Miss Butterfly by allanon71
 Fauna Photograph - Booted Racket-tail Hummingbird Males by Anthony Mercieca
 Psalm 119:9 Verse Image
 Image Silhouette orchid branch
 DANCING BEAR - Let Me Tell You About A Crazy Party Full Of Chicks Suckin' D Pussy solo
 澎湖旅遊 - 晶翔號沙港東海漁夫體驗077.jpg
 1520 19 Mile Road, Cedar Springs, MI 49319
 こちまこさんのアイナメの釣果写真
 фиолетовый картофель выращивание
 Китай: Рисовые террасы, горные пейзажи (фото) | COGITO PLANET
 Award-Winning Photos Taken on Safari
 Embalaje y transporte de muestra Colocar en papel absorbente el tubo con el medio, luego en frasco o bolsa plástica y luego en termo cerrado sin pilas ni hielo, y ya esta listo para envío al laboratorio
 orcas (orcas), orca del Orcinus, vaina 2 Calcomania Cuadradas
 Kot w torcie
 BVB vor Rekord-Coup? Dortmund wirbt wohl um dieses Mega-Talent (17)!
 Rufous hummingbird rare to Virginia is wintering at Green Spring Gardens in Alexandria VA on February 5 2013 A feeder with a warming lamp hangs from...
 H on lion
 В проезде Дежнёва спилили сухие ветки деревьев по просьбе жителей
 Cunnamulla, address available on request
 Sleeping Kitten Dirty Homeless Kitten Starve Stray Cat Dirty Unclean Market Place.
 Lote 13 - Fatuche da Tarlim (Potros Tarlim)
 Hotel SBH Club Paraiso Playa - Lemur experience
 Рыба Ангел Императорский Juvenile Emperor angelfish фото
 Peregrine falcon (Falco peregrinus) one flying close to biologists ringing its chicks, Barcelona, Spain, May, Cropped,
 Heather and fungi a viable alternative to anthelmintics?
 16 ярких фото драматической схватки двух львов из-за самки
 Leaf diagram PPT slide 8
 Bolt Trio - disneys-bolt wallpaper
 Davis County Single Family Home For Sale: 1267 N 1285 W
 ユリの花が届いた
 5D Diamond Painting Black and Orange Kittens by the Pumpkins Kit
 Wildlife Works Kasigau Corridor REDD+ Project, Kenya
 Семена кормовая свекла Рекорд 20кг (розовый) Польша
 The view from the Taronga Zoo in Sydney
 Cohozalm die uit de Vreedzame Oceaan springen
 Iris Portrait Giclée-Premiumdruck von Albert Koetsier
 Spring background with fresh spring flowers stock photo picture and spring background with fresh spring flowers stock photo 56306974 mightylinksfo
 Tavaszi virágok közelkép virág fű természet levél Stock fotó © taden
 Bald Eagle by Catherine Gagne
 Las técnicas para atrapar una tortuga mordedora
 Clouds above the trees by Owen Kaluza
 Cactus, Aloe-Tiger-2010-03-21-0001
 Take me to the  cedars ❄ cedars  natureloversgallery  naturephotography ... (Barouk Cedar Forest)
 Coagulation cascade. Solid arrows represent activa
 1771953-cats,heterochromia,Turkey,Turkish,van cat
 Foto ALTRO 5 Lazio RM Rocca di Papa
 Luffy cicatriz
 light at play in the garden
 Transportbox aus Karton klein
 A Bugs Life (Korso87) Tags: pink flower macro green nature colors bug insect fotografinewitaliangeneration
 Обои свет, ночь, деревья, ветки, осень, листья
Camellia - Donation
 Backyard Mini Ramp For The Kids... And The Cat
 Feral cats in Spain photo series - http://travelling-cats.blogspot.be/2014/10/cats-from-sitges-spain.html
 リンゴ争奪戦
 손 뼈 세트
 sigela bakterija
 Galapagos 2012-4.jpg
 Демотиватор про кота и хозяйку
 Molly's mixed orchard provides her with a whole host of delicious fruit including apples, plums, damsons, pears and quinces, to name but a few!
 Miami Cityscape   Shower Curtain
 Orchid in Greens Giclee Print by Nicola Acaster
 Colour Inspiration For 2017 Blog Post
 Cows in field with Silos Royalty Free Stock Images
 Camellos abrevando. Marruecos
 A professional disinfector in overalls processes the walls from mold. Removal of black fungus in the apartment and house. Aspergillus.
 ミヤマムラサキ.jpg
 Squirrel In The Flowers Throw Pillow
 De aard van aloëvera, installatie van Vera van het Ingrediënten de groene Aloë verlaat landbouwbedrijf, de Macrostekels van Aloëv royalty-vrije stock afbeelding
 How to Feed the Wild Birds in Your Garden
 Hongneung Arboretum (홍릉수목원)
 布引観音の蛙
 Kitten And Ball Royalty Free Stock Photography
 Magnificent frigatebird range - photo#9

INSTRUCTIONS TO FOLLOW:
If a line in the entries holds the string "Cedar", copy it.

RESULT OF THIS EXERCISE:
 1520 19 Mile Road, Cedar Springs, MI 49319
 Take me to the  cedars ❄ cedars  natureloversgallery  naturephotography ... (Barouk Cedar Forest)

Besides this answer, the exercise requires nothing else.